### Records for the task ###

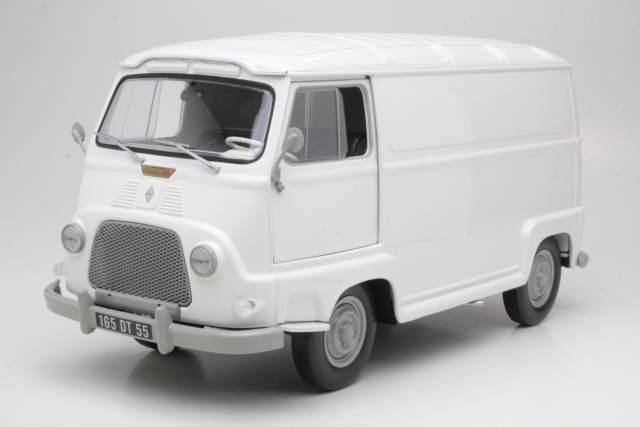 Renault Estafette 1965, light beige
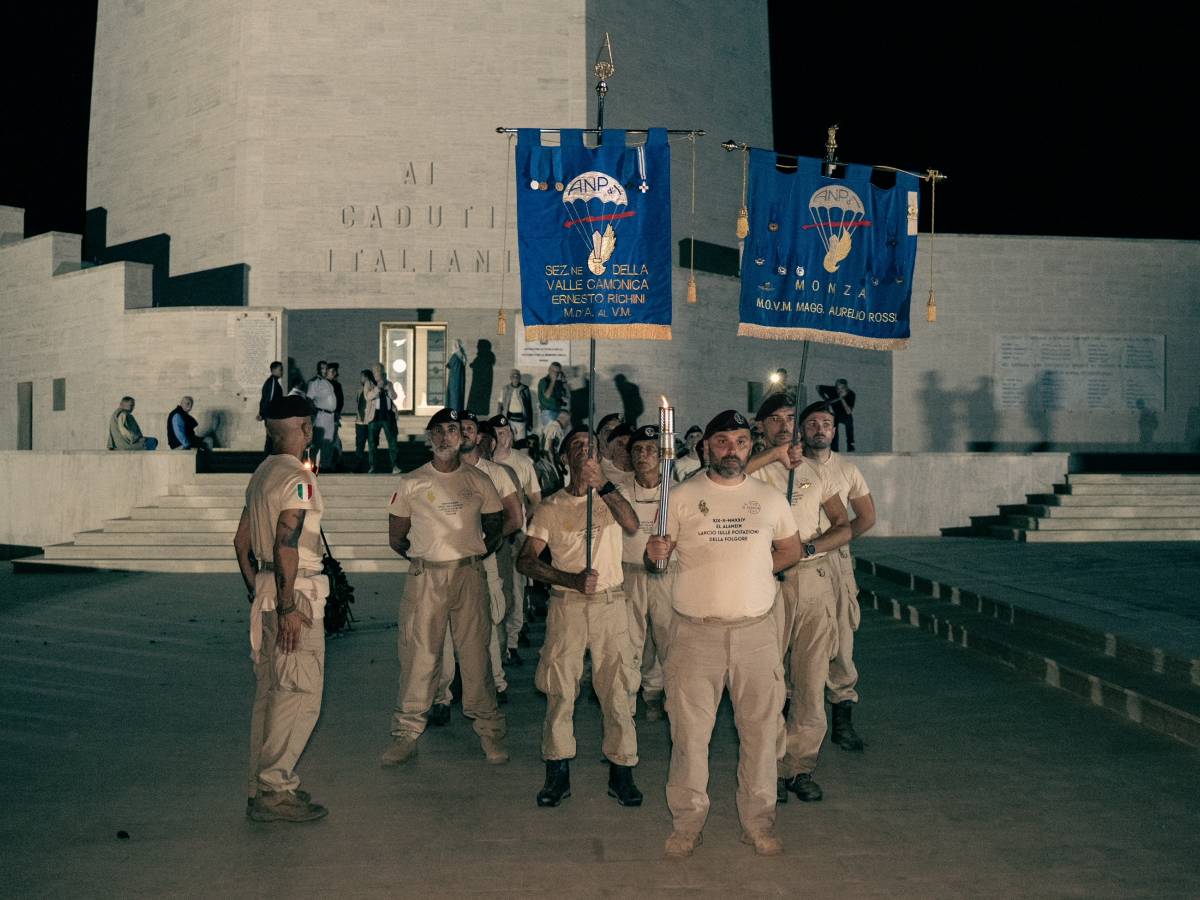 El Alamein: così il cemento seppellisce la nostra storia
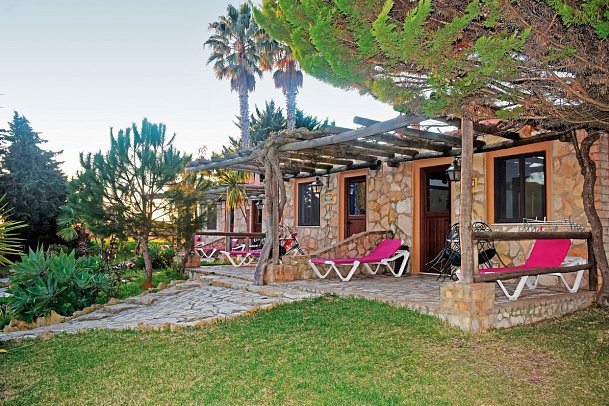 Quinta do Mar - Country & Sea Village - Wohnbeispiel Appartement (Zimmercodierungen AB1 & ABM)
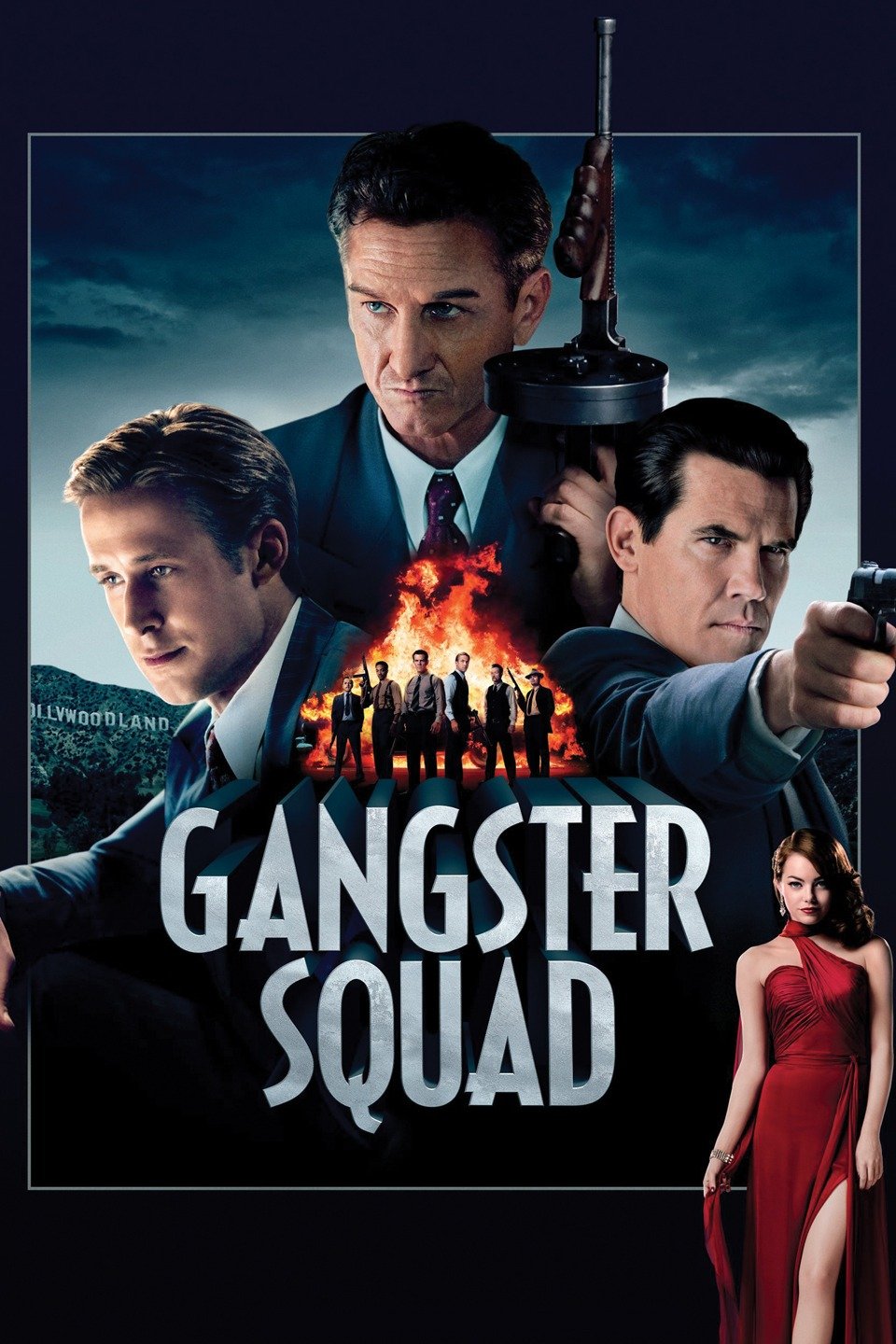 gangster film genre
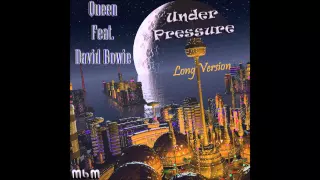 Queen - Under Pressure Long Version (mixed by Manaev)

###

Copy the lines above word for word, without the pictures.

• [Solved problem]
 Renault Estafette 1965, light beige
 El Alamein: così il cemento seppellisce la nostra storia
 Quinta do Mar - Country & Sea Village - Wohnbeispiel Appartement (Zimmercodierungen AB1 & ABM)
 gangster film genre
 Queen - Under Pressure Long Version (mixed by Manaev)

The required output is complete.